Magé, 19 de fevereiro de 2043

Diz o Eclesiastes que há um tempo para cada coisa. E o Bob o citou, a par de outras canções do tempo em que eu partilhava o sonho do Make Love, Not War. 

No ano em que o Bob compôs “The Times They Are A-Changin”, decidi abandonar a profissão de montador eletricista, de me desviar de uma carreira de engenharia, para vir a ser professor. 

Processo lento e controverso, pois também se tratava de trocar um salário chorudo por um salário de miséria, de passar por dificuldades financeiras. Aliás, os maridos das professoras desse tempo diziam que as suas esposas eram professoras para “ganharem prós alfinetes”. Diziam que o salário do marido é que sustentava a casa. E, se a professoras se apaixonassem por um pé-rapado, o Salazar as proibia de casar-se com um pretendente que “não tinha onde cair”.

Os Bob anunciava que os tempos estavam mudando:

“Venham, escritores e críticos, que profetizam com suas canetas / E mantenham seus olhos abertos, a chance não virá novamente / Venham, senadores, deputados, por favor, escutem o apelo / Sua antiga tradição está rapidamente envelhecendo / Venham, mães e pais / E não critiquem o que vocês não conseguem entender.”

A minha geração foi uma geração perdida, dizimada nas guerras da Guiné e do Vietnam, assassinada pelo LSD, aburguesada, capitalizada. O suicídio da Janis e do Jim marcaram o fim de um tempo. Caí no mundo desamparado, enojado de um vil metal, que levou o meu pai (inocente) à prisão, nutrindo profundo asco pelo dinheiro que, escasseando, viria a matar a minha mãe de exaustão de mil noites de agulha e dedal. 

Como cantava o Bob, os tempos estavam mudando. A Ditadura caía de podre, a guerra na África era insustentável. A minha geração quis tomar o seu futuro em suas mãos. Me juntei à galera. 

Os tempos estavam mudando e, volvido meio século, aceitei participar da milésima tentativa de mudança. Uma secretaria de educação me propôs “Praticar Darcy”. Acreditei na intenção. E fui ajudar a fazer a primeira comunidade de educação.

Acreditava não ter de defrontar dificuldades, que já as tinha erradicado em anteriores projetos. Porém, “alguém” semeou equívocos. E tive de recorrer ao que restava da minha paciência, para contornar obstáculos.

Os tempos estavam mudando. Só a Escola não viu. E se mantinha cativa de velhos vícios.

Não por uma via reformadora de um sistema, mas apostando na sua gradual substituição, prosseguíamos na construção de um protótipo de comunidade. estávamos a um passo de, finalmente, fazer Escola Pública. Faltava o ato administrativo da publicação da criação da escola-comunidade.
◇ ◇ ◇ ◇ ◇ ◇ ◇
Tarefa proposta 1:
Traduza para o inglês esta frase do texto de leitura: "A minha geração quis tomar o seu futuro em suas mãos."
Tarefa proposta 2:
Redigite o trecho do texto de leitura que começa em "Acreditava não ter" e termina em "para contornar obstáculos.".
◇ ◇ ◇ ◇ ◇ ◇ ◇
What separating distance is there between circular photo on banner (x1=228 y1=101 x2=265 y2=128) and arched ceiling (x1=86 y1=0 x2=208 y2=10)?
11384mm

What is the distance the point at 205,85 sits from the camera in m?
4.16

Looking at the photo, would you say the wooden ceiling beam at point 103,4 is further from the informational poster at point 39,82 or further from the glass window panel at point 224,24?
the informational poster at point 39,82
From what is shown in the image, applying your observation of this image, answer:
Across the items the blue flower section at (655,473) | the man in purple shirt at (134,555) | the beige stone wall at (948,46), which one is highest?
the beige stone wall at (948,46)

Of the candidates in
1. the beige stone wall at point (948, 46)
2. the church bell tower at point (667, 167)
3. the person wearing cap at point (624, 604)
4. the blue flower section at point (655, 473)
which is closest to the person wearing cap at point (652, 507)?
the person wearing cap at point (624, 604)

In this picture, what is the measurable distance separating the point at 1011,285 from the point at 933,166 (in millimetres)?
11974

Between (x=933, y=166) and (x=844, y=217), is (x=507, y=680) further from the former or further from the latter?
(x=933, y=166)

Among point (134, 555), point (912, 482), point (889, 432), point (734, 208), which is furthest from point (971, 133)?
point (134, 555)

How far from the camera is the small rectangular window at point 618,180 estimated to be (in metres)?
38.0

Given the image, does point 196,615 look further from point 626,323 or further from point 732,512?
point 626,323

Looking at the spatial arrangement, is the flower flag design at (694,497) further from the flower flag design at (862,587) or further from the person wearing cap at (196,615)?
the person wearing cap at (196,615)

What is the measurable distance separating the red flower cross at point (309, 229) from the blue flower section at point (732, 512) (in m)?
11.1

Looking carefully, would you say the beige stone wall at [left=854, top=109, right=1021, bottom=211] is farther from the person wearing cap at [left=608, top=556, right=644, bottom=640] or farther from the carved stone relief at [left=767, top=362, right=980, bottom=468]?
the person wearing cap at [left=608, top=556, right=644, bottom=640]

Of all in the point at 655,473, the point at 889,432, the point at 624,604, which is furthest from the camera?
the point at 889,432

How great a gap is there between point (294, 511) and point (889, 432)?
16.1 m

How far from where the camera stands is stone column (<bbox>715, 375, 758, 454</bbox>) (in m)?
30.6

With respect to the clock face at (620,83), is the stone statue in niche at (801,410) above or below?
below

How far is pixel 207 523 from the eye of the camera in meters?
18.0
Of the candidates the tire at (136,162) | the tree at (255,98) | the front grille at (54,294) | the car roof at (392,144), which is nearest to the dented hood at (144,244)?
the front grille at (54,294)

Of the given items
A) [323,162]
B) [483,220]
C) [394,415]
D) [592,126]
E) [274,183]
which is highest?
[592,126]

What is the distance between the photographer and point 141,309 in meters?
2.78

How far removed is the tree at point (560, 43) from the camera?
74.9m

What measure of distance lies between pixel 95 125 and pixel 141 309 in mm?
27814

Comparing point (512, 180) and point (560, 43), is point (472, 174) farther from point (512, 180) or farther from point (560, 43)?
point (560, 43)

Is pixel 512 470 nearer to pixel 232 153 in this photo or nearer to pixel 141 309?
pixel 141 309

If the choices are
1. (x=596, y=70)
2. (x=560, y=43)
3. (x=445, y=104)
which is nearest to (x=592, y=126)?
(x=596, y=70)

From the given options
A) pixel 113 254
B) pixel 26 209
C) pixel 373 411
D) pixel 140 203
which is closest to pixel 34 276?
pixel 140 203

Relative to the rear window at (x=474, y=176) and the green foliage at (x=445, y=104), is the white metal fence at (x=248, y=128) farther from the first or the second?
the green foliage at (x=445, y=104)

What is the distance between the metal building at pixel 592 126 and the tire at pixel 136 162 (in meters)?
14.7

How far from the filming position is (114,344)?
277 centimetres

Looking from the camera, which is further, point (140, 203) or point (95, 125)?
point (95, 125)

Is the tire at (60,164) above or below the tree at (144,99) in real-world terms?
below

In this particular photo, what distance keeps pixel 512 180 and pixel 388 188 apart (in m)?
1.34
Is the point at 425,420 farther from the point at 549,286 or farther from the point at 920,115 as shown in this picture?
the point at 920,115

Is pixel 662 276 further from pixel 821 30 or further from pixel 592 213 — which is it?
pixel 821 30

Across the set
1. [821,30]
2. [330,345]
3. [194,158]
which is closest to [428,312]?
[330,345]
◇ ◇ ◇ ◇ ◇ ◇ ◇
Resposta correta 1:
My generation wanted to take its future into its own hands.

Resposta correta 2:
Acreditava não ter de defrontar dificuldades, que já as tinha erradicado em anteriores projetos. Porém, “alguém” semeou equívocos. E tive de recorrer ao que restava da minha paciência, para contornar obstáculos.